A proposal for a $1.25-billion open-pit gold mine on Geraldton’s doorstep has been submitted for an environmental review with the support of four nearby First Nation communities that could benefit from the project economically.

“We have given (the proponent) our blessing,” Aroland First Nation Chief Dorothy Towedo said in an earlier interview.

Greenstone Gold Mines’ plans for the proposed mine are under review by the Canadian Environmental Assessment Agency and Ontario’s Ministry of Environment.

Public comments must be received by Oct. 6.

Greenstone Gold is a partnership between Thunder Bay’s Premier Gold Mines and Toronto-based Centerra Gold.

The company says it has “written support” for the project’s environmental assessment submission from Aroland, as well as Animbiigoo Zaagi’igan Anishinaabek, Ginoogaming and Long Lake First Nations. The Metis Nation of Ontario is also supporting the project, the company said in a news release.

Towedo said potential economic impact agreements - which can result in jobs and/or royalties for Indigenous people - are still in the process of being negotiated.

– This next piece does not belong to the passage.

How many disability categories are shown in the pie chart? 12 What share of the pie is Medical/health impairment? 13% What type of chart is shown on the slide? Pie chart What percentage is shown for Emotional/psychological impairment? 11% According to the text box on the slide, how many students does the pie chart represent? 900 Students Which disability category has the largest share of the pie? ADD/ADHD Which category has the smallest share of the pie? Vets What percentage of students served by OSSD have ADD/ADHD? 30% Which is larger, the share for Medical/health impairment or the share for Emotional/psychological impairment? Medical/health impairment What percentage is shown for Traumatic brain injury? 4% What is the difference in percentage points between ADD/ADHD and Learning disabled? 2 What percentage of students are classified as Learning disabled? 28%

Relations between the mine proponent and Aroland haven’t always been congenial.

Aroland had earlier opposed the plan over a proposal to dump rocky waste from the mine into a lake. But the project has since opted for a more conventional tailings facility.

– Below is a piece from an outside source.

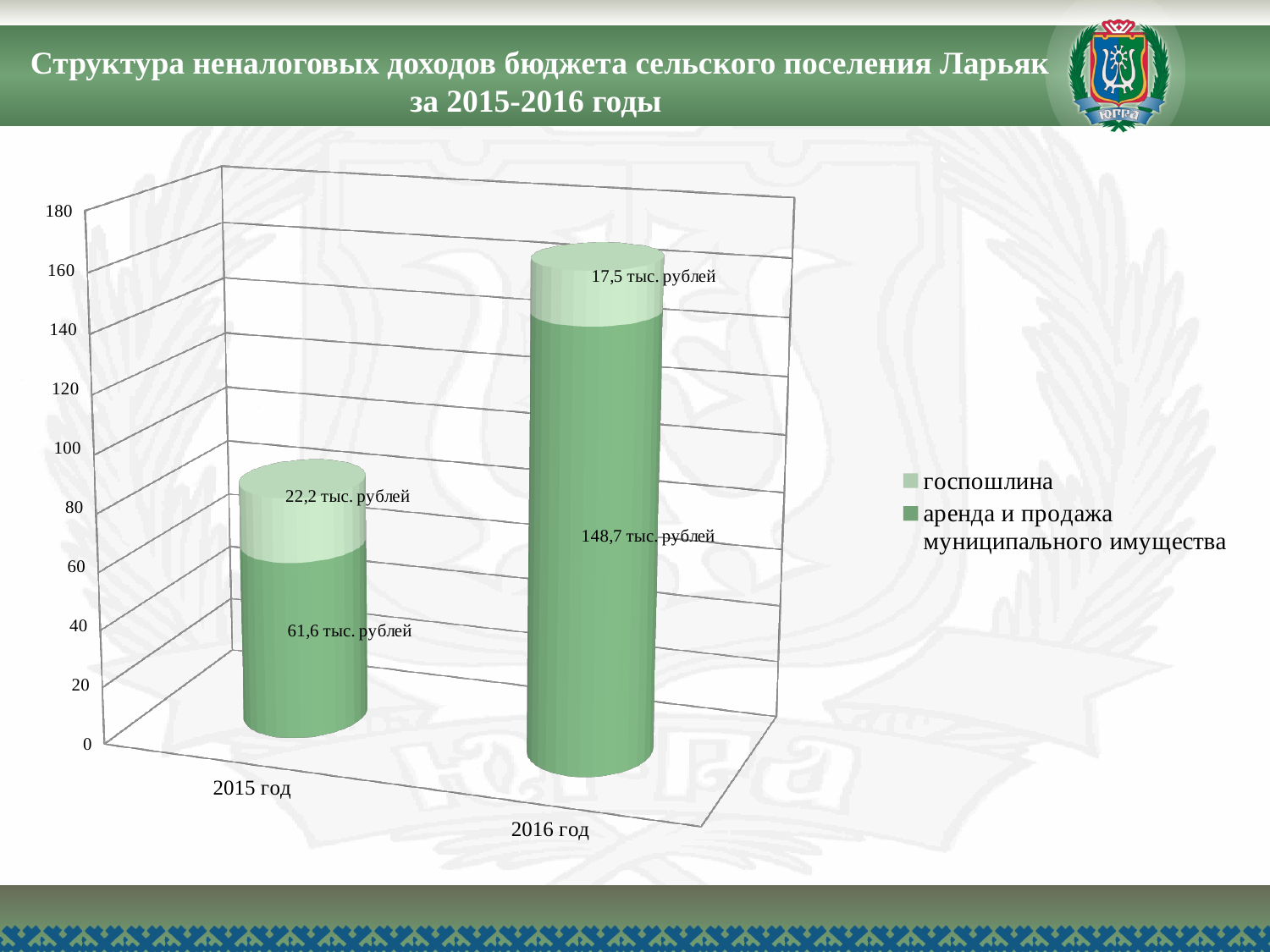
How many series does the legend list? 2 What kind of chart is shown on the slide? Stacked bar chart In which year is аренда и продажа муниципального имущества highest? 2016 год What is the difference between аренда и продажа муниципального имущества in 2016 год and in 2015 год? 87,1 тыс. рублей What is the total of the stacked bar for 2016 год? 166,2 тыс. рублей What is the total of the stacked bar for 2015 год? 83,8 тыс. рублей What is the value of госпошлина for 2016 год? 17,5 тыс. рублей What is the value of аренда и продажа муниципального имущества for 2015 год? 61,6 тыс. рублей What is the value of госпошлина for 2015 год? 22,2 тыс. рублей In which year is госпошлина lowest? 2016 год What is the value of аренда и продажа муниципального имущества for 2016 год? 148,7 тыс. рублей Which is larger: госпошлина in 2015 год or госпошлина in 2016 год? 2015 год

The $1.25-billion price tag for the proposed open-pit mine seems high compared to some other Northwestern Ontario projects. But a feasibility study indicated that the capital outlay would be paid off in less than five years.

The mine is projected to operate for 14 years and is expected to create about 200 direct jobs. It would require moving a portion of the existing Highway 11 corridor.

According to the feasibility study presented to investors last fall, the project is based on a gold price of US $1,250 per ounce, a little less than where the price is today.

“We’ve been told that they could still make money (after the mine started operating) even if the price fell below that,” Greenstone Mayor Ron Beaulieu, who supports the project, said in an earlier interview.

The feasibility study said the operation is based on overall operating costs of $780 per ounce.

Adding to the startup costs would be a requirement by the company to build a natural-gas fired generator because there isn’t enough existing hydro infrastructure near the mine to provide it with enough power.

Beaulieu said the municipality has been lobbying the province to install a 230-kilovolt power line in Greenstone.

That would give the mine the electricity it needs, provide a stable source of power for all residents and also create a power link to future development in the Ring of Fire mining belt, Beaulieu said.

Comments can be submitted online at greenstonegoldmines.com/documents.